The 2024 London Marathon is fast approaching us on Sunday 21st April, with a reported 50,000 people getting ready to take on the 26.2 miles and we'll be there with our friends at Meningitis Now cheering everyone on.

Just before the big day, we caught up with Meningitis Now ambassador, Rosie Galligan, to hear more about her road to playing Rugby for her country and her own experience with Meningitis.  


CG - First of all, tell us about how you got into playing rugby.

RG - I started playing rugby when I was 16. It was one summer and my older brother needed a girl to play on his touch team at Aylesford Rugby Club. I really enjoyed the social element and decided to join the girls setup for that season. I haven’t looked back since.

CG - We know you as an ambassador for the wonderful Meningitis Now having experienced the disease first hand. How old were you when you contracted meningitis and at what point did you realise how serious it was?

RG - I was 21 when I contracted bacterial meningitis. It was a Friday evening and I was trying to sleep when my body felt really sore and restless. I was really sick and called my dad to come and pick me up from where I was staying. The following morning after a night of no sleep my mum came into my room and saw a small red rash. I was white as a ghost, really clammy and my body was so sore.
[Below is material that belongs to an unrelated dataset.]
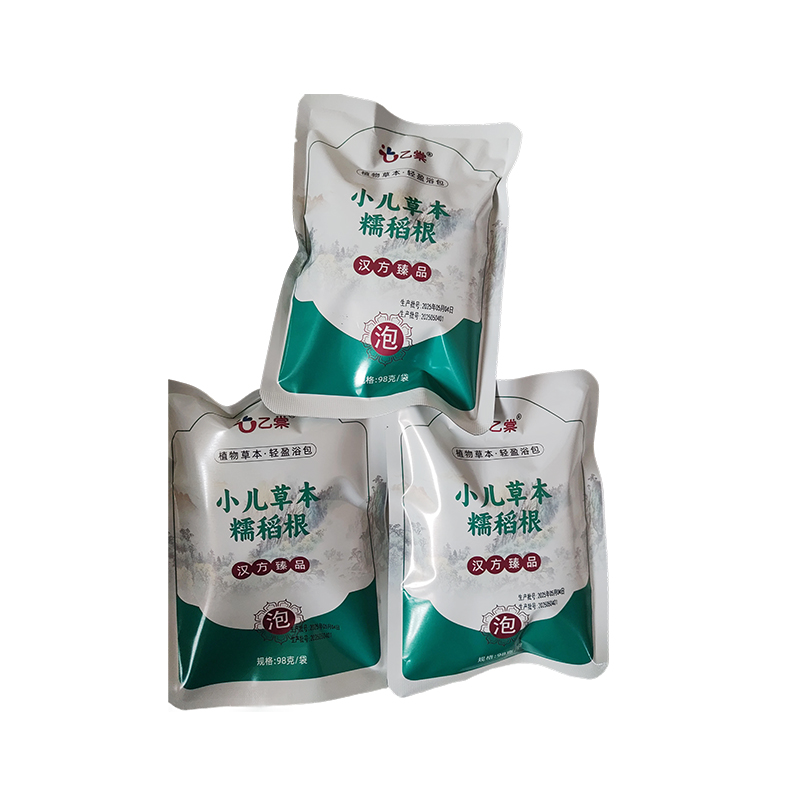 Children's Herbal Glutinous Rice Root Bath Bag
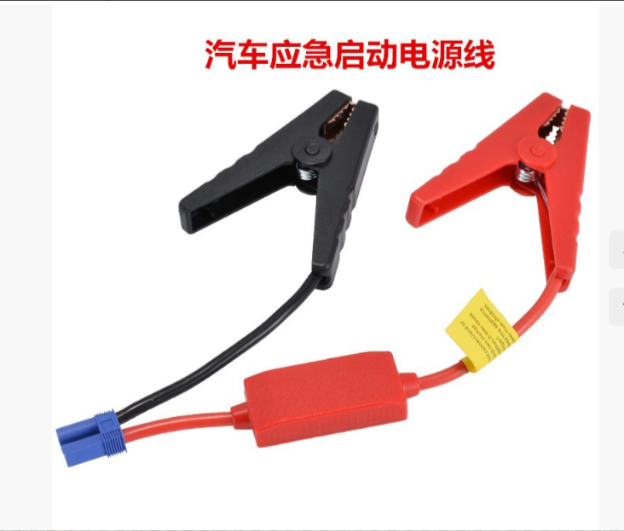 Зажимы для аварийного запуска автомобиля Стандартные зажимы Зажимы для зажигания № 10 Силиконовый кабель Защита от обратной зарядки Аварийные зажимы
She called 111 and they sent an ambulance and blue lighted me into hospital where I spent 10 days in a private room recovering.
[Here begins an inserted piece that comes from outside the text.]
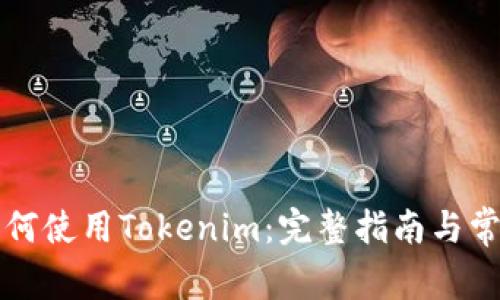 iPhone上如何使用Tokenim：完整指南与常见问题解答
CG - What did you learn from having meningitis and your recovery journey?

RG - I learnt not to take life for granted. Do things that make you happy and spend it with people who make you feel good. Meningitis (and breaking my ankle) has made me the person I am today. I am so much stronger both mentally and physically for it. I wouldn’t be where I am today without the adversity, so I’m grateful to be able to share my story and say I have become a better person for it. I work with Meningitis Now as a Celebrity Ambassador and try and do my bit to share the signs and symptoms of meningitis to people who follow my rugby journey. 

CG - What’s next for you?

RG - My short term goal is to be happy and play good rugby! My long term goal is to win the World Cup in 2025. Nothing could beat a sold out Twickenham Stadium at a home World Cup.

We have a feeling with Rosie's determination and skill, she'll beat her goals just as she did meningitis.

Good luck to everyone taking part in the 2024 London Marathon, give us and our Meningitis Now family a wave at mile 23, just by the Walrus and Carpenter Pub.